**THE RECORDS**
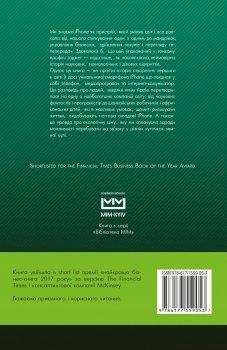 Девайс №1: Тайная история iPhone - Брайан Мерчант (9786177559053)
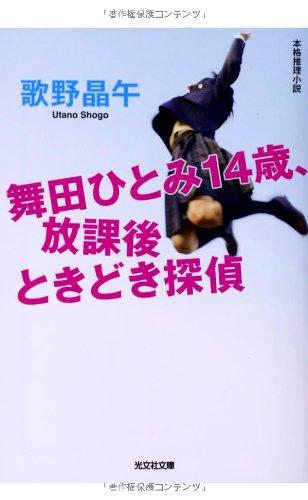 舞田ひとみ14歳、放課後ときどき探偵 (光文社文庫)の詳細を見る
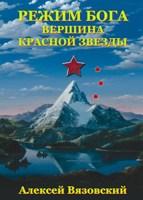 Обложка произведения Режим бога. Вершина Красной Звезды (#7)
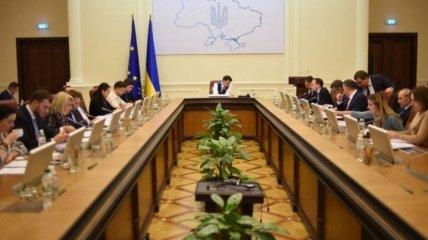 Правительство обновило план выполнения Соглашения об ассоциации с ЕС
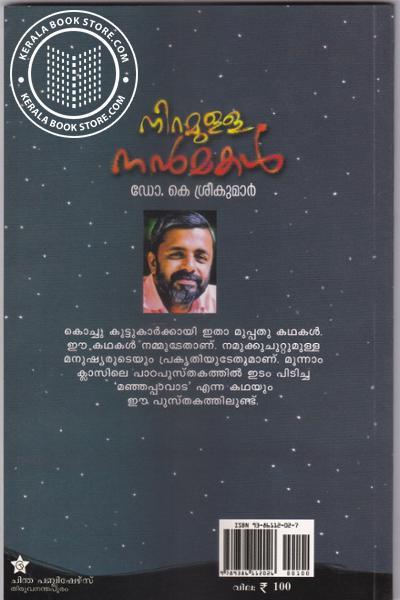 back image of Niramulla Nanmakal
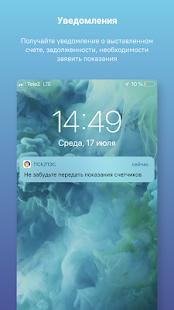 u041fu0421u041a/u041fu042du0421 2.0.33 Screenshots 4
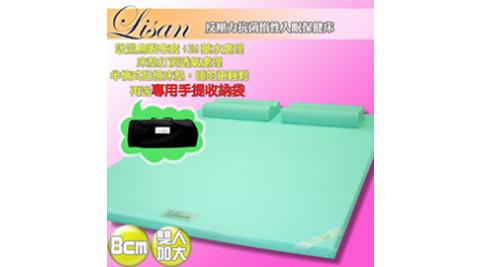 Lisan 反壓力抗菌惰性入眠保健床《8 cm 雙人加大》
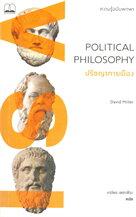 ปรัชญาการเมือง: ความรู้ฉบับพกพา POLITICAL PHILOSOPHY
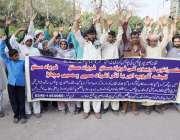 لاہور: ضلع اوکارہ کے رہائشی تھانہ بصیر پور پولیس کے خلاف پریس کلب کے ..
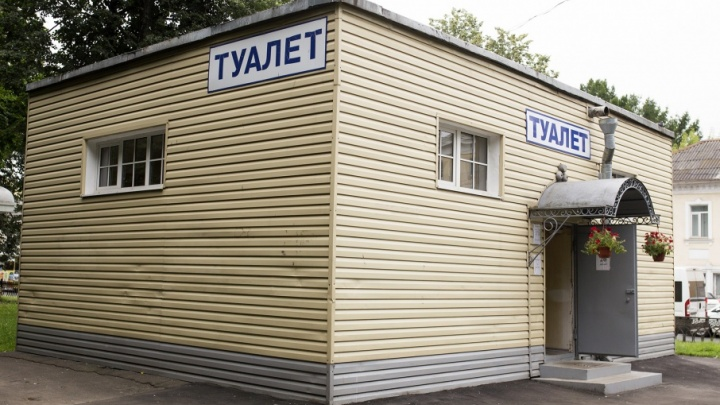 На городские праздники и фестивали Ярославль заставят туалетами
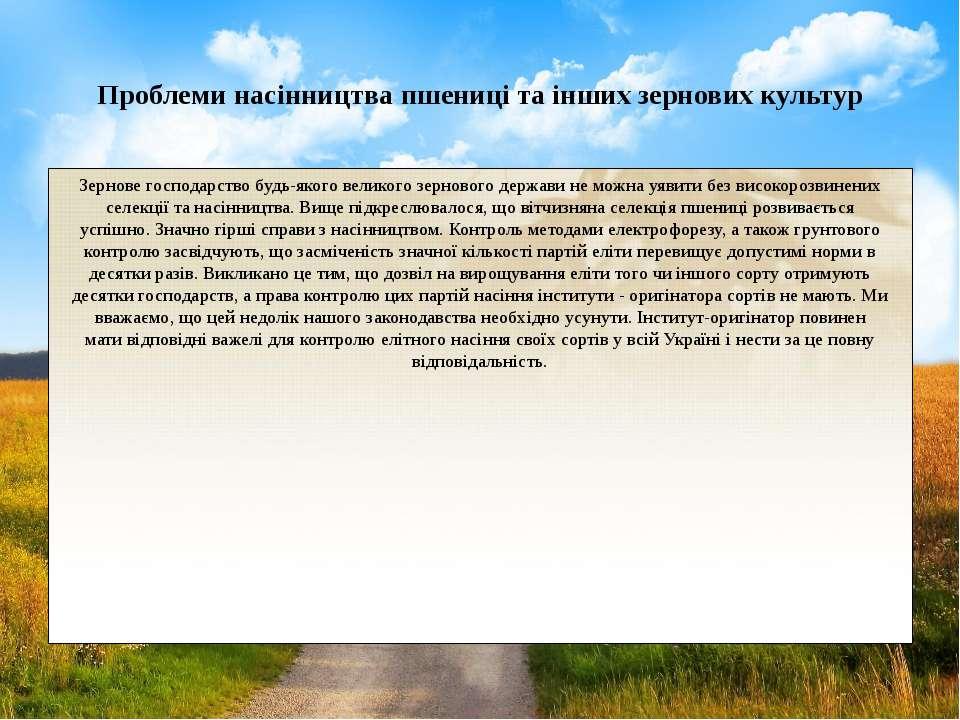 Проблеми насінництва пшениці та інших зернових культур Зернове господарство б...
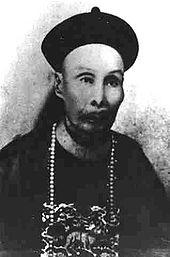 Liu Yongfu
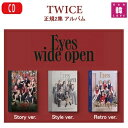 【おまけ付き】【ポスター折り畳み発送】TWICE Eyes wide open 正規2集アルバム【10月26日発売】CD アルバム トゥワイ…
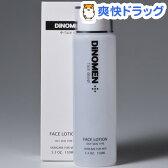 ディノメン フェイスローション オイリー(150mL)【ディノメン(DiNOMEN)】[化粧水 スキンケア]【送料無料】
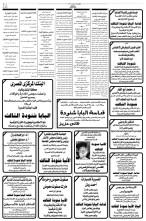 20120319_ahram_13
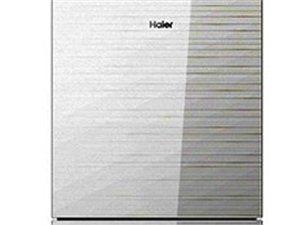 海尔冰箱BCD-236STCM,三门冰箱
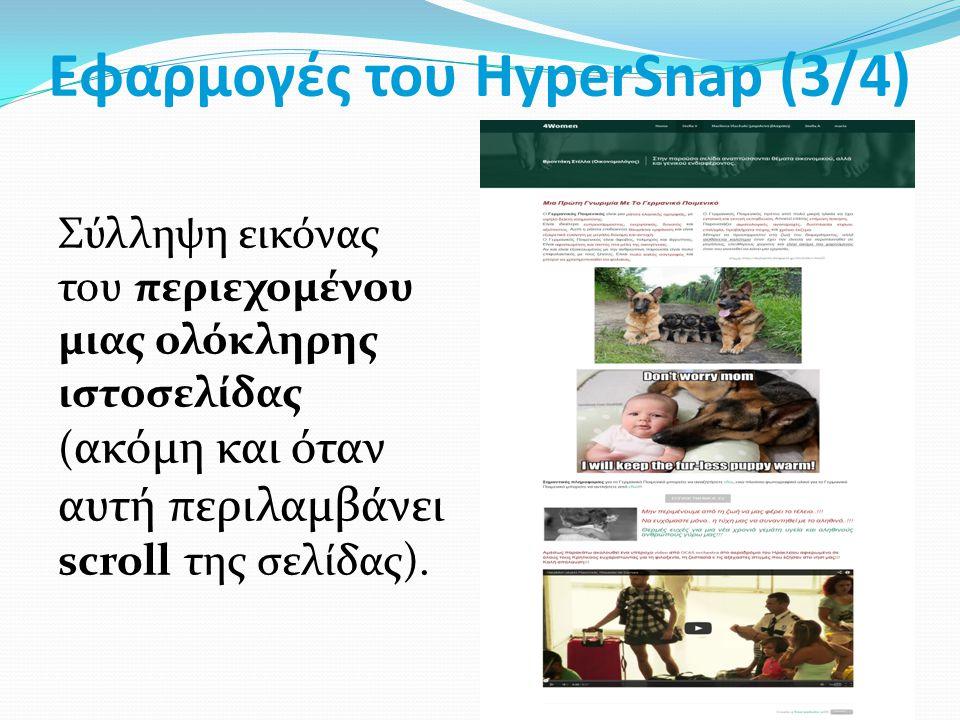 Εφαρμογές του HyperSnap (3/4) Σύλληψη εικόνας του περιεχομένου μιας ολόκληρης ιστοσελίδας ( ακόμη και όταν αυτή περιλαμβάνει scroll της σελίδας).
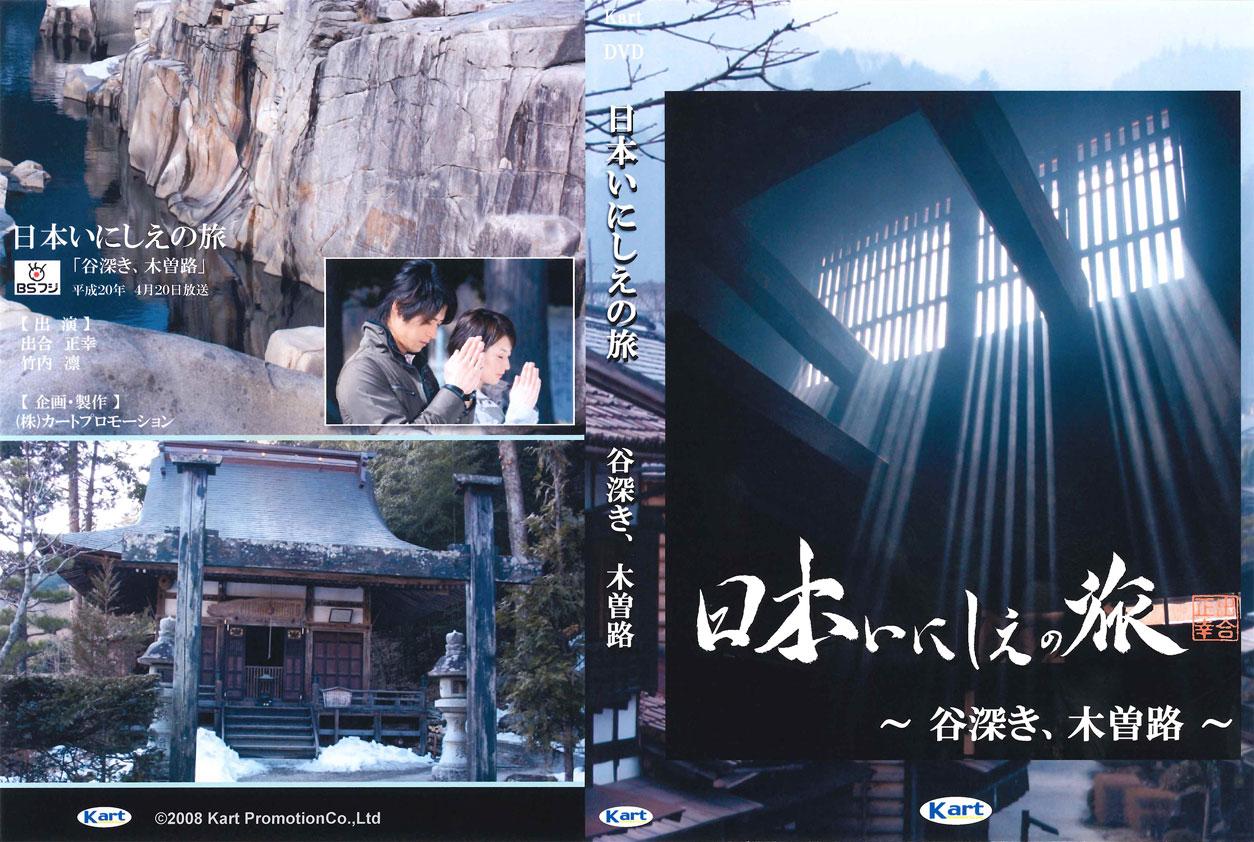 cover_2008年4月20日 日本いにしえの旅 谷深き、木曽の路 BSフジ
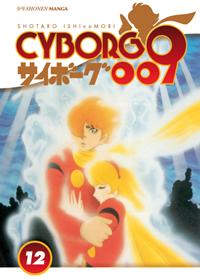 Cyborg 009 12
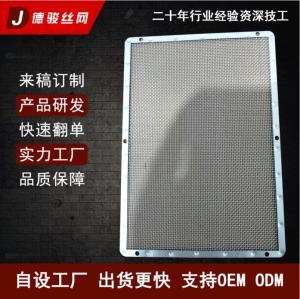 厂家定制 不锈钢金属包边过滤网片 耐高温过滤网片 可按要求定制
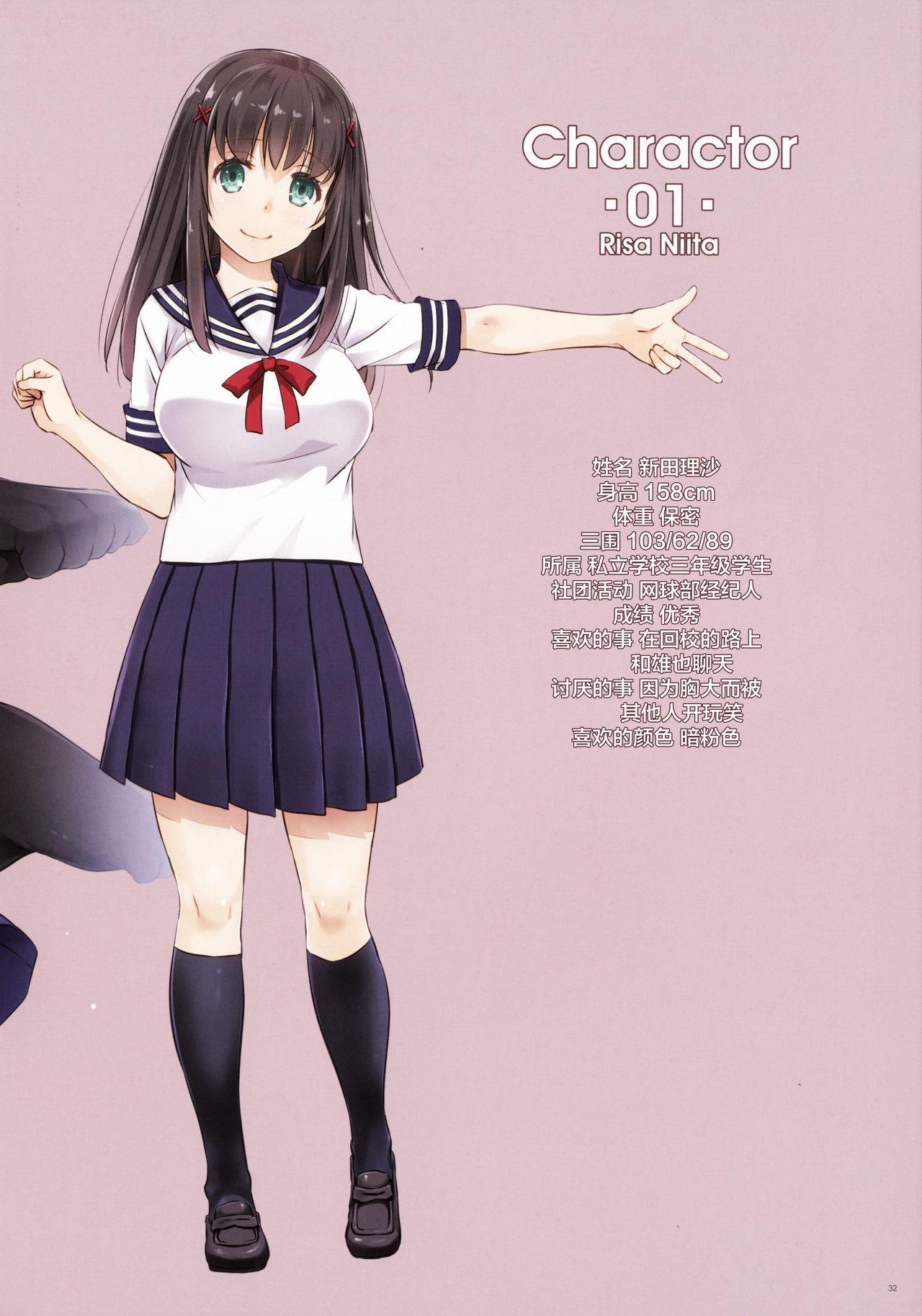 DLO-01 Kare to no Yakusoku 31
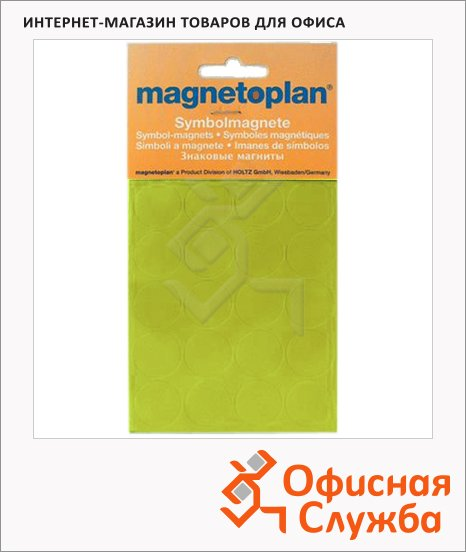 Магниты Magnetoplan 15мм, 30шт/уп, желтые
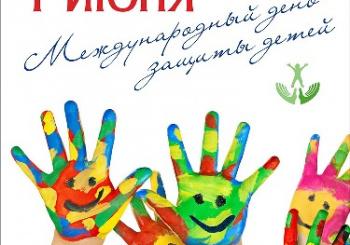 Поздравляем с Международным днём защиты детей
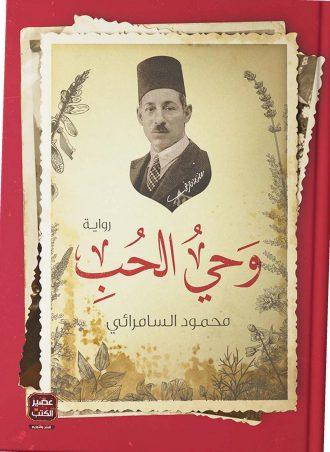 رواية وحي الحب محمود السامرائي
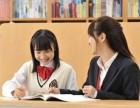 深圳高二语文写作辅导,高中数学化学一对一名师授课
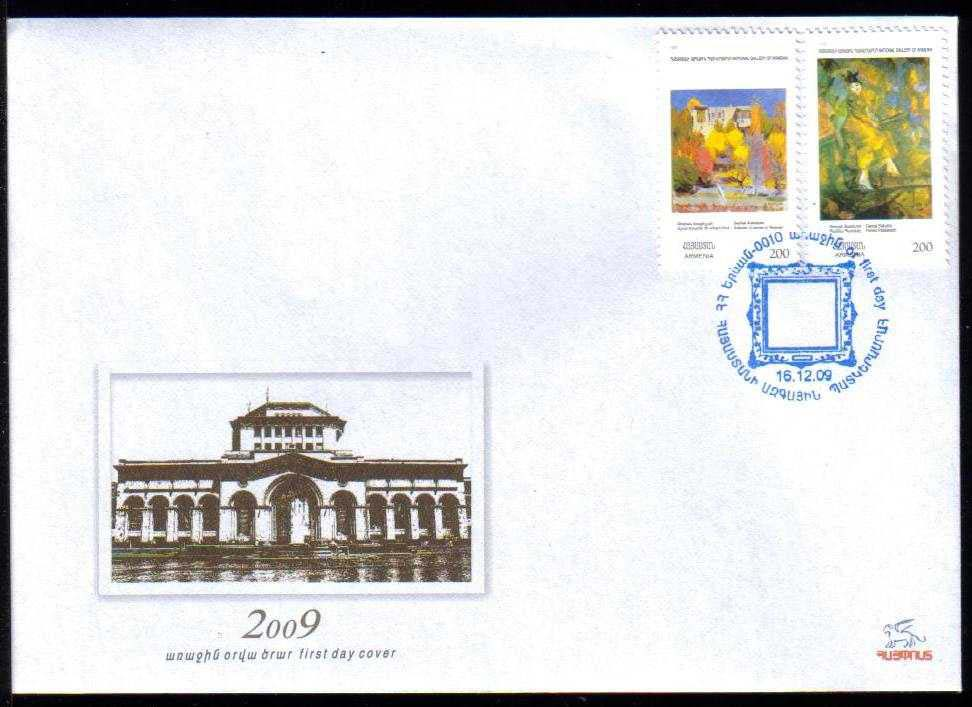 <font 2-473f>473-4, Paintings from the National Gallery, set of 2 stamps.<br>Official FDC.<br> Date of Issue: Dec. 16, 2009<br> <a href=&quot;/shop/catalog/images/ArmenianStamps-473-474-FDC.jpg&quot;>   <font color=green><b>View the image</b></a></font>
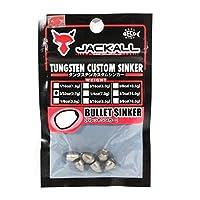 JACKALL(ジャッカル) シンカー JKタングステン カスタムシンカーバレット 2.7g(3/32oz) 6個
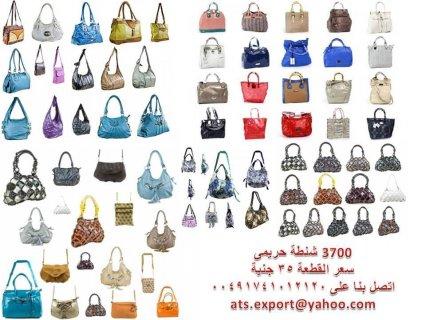 شنط حريمي بأسعار مغريه ATS EXPORT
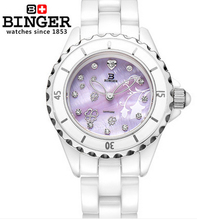 New Geneva Binger Watch women Fashion Ceramic Quartz Watches Young Sports Casual Dress Butterfly Wristwatches relogios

**ACTIVITY**
Repeat all the material above exactly, apart from the pictures.

**OUTPUT**
 Девайс №1: Тайная история iPhone - Брайан Мерчант (9786177559053)
 舞田ひとみ14歳、放課後ときどき探偵 (光文社文庫)の詳細を見る
 Обложка произведения Режим бога. Вершина Красной Звезды (#7)
 Правительство обновило план выполнения Соглашения об ассоциации с ЕС
 back image of Niramulla Nanmakal
 u041fu0421u041a/u041fu042du0421 2.0.33 Screenshots 4
 Lisan 反壓力抗菌惰性入眠保健床《8 cm 雙人加大》
 ปรัชญาการเมือง: ความรู้ฉบับพกพา POLITICAL PHILOSOPHY
 لاہور: ضلع اوکارہ کے رہائشی تھانہ بصیر پور پولیس کے خلاف پریس کلب کے ..
 На городские праздники и фестивали Ярославль заставят туалетами
 Проблеми насінництва пшениці та інших зернових культур Зернове господарство б...
 Liu Yongfu
 【おまけ付き】【ポスター折り畳み発送】TWICE Eyes wide open 正規2集アルバム【10月26日発売】CD アルバム トゥワイ…
 ディノメン フェイスローション オイリー(150mL)【ディノメン(DiNOMEN)】[化粧水 スキンケア]【送料無料】
 20120319_ahram_13
 海尔冰箱BCD-236STCM,三门冰箱
 Εφαρμογές του HyperSnap (3/4) Σύλληψη εικόνας του περιεχομένου μιας ολόκληρης ιστοσελίδας ( ακόμη και όταν αυτή περιλαμβάνει scroll της σελίδας).
 cover_2008年4月20日 日本いにしえの旅 谷深き、木曽の路 BSフジ
 Cyborg 009 12
 厂家定制 不锈钢金属包边过滤网片 耐高温过滤网片 可按要求定制
 DLO-01 Kare to no Yakusoku 31
 Магниты Magnetoplan 15мм, 30шт/уп, желтые
 Поздравляем с Международным днём защиты детей
 رواية وحي الحب محمود السامرائي
 深圳高二语文写作辅导,高中数学化学一对一名师授课
 <font 2-473f>473-4, Paintings from the National Gallery, set of 2 stamps.<br>Official FDC.<br> Date of Issue: Dec. 16, 2009<br> <a href=&quot;/shop/catalog/images/ArmenianStamps-473-474-FDC.jpg&quot;>   <font color=green><b>View the image</b></a></font>
 JACKALL(ジャッカル) シンカー JKタングステン カスタムシンカーバレット 2.7g(3/32oz) 6個
 شنط حريمي بأسعار مغريه ATS EXPORT
 New Geneva Binger Watch women Fashion Ceramic Quartz Watches Young Sports Casual Dress Butterfly Wristwatches relogios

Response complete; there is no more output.